In Binder you can easily run Optimus. If you're not, you may want visit the link below
from optimus import Optimus
op = Optimus("pandas")
Create a dataframe to passing a list of values for each column.
df = op.create.dataframe({
"words": [" I like fish ", " zombies", "simpsons cat lady", None],
"num": [1, 2, 2, 3],
"animals": ["dog", "cat", "frog", "eagle"],
"thing": ["housé", "tv", "table", "glass"],
"two strings": ["cat-car", "dog-tv", "eagle-tv-plus", "lion-pc"],
"filter": ["a", "b", "1", "c"],
"num 2": ["1", "2", "3", "4"],
"col_array": [["baby", "sorry"], ["baby 1", "sorry 1"], ["baby 2", "sorry 2"], ["baby 3", "sorry 3"]],
"col_int": [[1, 2, 3], [3, 4], [5, 6, 7], [7, 8]]
})
df.display()
Creating a dataframe by passing a list of tuples specifyng the column data type.

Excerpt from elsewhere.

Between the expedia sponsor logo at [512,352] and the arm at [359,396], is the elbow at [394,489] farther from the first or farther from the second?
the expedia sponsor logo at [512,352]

df = op.create.dataframe({
("words", "str"): [" I like fish ", " zombies", "simpsons cat lady", None],
("num", "int"): [1, 2, 2, 3],
("animals", "str"): ["dog", "cat", "frog", "eagle"],
("thing", "str"): ["housé", "tv", "table", "glass"],
("two strings", "str"): ["cat-car", "dog-tv", "eagle-tv-plus", "lion-pc"],
("filter", "str"): ["a", "b", "1", "c"],
("num 2", "string"): ["1", "2", "3", "4"],
"col_array": [["baby", "sorry"], ["baby 1", "sorry 1"], ["baby 2", "sorry 2"], ["baby 3", "sorry 3"]],
"col_int": [[1, 2, 3], [3, 4], [5, 6, 7], [7, 8]]
})
df.display()
Creating an Optimus dataframe using a pandas dataframe
import pandas as pd
data = [("bumbl#ebéé ", 17.5, "Espionage", 7),
("Optim'us", 28.0, "Leader", 10),
("ironhide&", 26.0, "Security", 7)]
labels = ["names", "height", "function", "rank"]

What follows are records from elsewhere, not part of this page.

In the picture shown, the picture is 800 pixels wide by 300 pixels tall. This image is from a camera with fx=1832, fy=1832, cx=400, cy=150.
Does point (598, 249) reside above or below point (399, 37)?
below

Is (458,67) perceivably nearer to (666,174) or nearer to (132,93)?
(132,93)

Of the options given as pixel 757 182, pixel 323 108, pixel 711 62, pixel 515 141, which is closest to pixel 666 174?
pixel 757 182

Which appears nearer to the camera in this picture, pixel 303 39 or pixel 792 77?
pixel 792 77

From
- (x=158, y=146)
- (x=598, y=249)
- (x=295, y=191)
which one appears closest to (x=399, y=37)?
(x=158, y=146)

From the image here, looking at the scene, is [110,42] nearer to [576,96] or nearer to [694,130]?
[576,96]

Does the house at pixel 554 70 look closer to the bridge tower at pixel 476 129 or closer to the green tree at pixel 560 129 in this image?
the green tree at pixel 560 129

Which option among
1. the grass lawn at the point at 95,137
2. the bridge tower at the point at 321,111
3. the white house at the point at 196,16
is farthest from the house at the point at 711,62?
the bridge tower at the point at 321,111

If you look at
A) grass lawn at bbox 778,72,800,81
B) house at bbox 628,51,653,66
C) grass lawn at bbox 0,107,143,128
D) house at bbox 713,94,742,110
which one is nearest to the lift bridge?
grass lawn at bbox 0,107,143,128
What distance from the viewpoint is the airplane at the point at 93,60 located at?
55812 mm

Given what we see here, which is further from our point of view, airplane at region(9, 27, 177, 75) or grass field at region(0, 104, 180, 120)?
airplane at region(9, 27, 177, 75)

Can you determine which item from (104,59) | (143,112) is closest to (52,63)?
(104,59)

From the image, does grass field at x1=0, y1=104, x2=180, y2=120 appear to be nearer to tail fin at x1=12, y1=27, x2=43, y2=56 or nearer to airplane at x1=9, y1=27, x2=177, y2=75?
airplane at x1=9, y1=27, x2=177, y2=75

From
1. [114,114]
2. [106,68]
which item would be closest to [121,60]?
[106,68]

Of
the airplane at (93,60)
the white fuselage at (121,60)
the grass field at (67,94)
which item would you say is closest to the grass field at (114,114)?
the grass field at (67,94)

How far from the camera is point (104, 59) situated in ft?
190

pdf = pd.DataFrame.from_records(data, columns=labels)
df = op.create.dataframe(dfd=pdf)
df.display()
df = op.load.file("https://raw.githubusercontent.com/hi-primus/optimus/develop-21.8/examples/data/foo.csv")
df.display()
Here is how to view the first 20 elements in a dataframe
df.display(20)
Display in plain text using print
df.print(5)
To transform data you can use operations like upper
to transform the text data to uppercases or rename
to rename a column.
df.display()
df.cols.rename("firstName", "name").display(highlight="name")

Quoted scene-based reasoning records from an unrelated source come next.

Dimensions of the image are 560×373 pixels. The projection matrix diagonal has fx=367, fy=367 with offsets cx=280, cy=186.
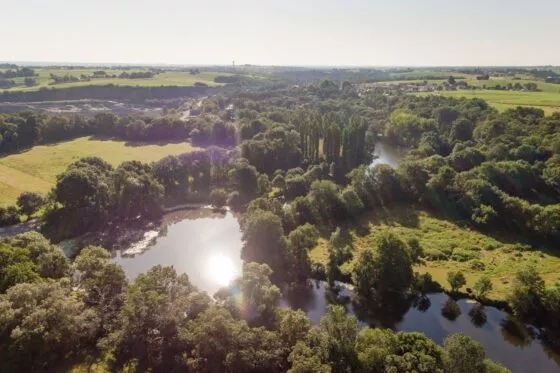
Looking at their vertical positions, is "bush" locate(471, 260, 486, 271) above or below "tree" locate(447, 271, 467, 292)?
below

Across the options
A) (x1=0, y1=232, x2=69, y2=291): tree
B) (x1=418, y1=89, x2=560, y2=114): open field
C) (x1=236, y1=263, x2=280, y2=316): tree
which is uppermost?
(x1=418, y1=89, x2=560, y2=114): open field

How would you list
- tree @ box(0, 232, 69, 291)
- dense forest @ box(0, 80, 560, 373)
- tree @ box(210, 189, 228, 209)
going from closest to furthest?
1. dense forest @ box(0, 80, 560, 373)
2. tree @ box(0, 232, 69, 291)
3. tree @ box(210, 189, 228, 209)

df.cols.upper("lastName").display(highlight="lastName")
The past transformations were done step by step, but this can be achieved by chaining all operations into one line of code, like the cell below.
df.display()
df \
.cols.rename("billingId", "billing") \
.cols.drop(["id", "dummyCol"]) \
.cols.append({"zeros": 0}) \
.cols.sort(order="desc") \
.cols.upper("product") \
.display()
Delete repeated rows
df.rows.drop_duplicated("product").display()
Replace repeated values
df.set.duplicated("product", "N/A").display(highlight="product")
Profile of the dataframe
df.profile("*", bins=3) # "*" = select all columns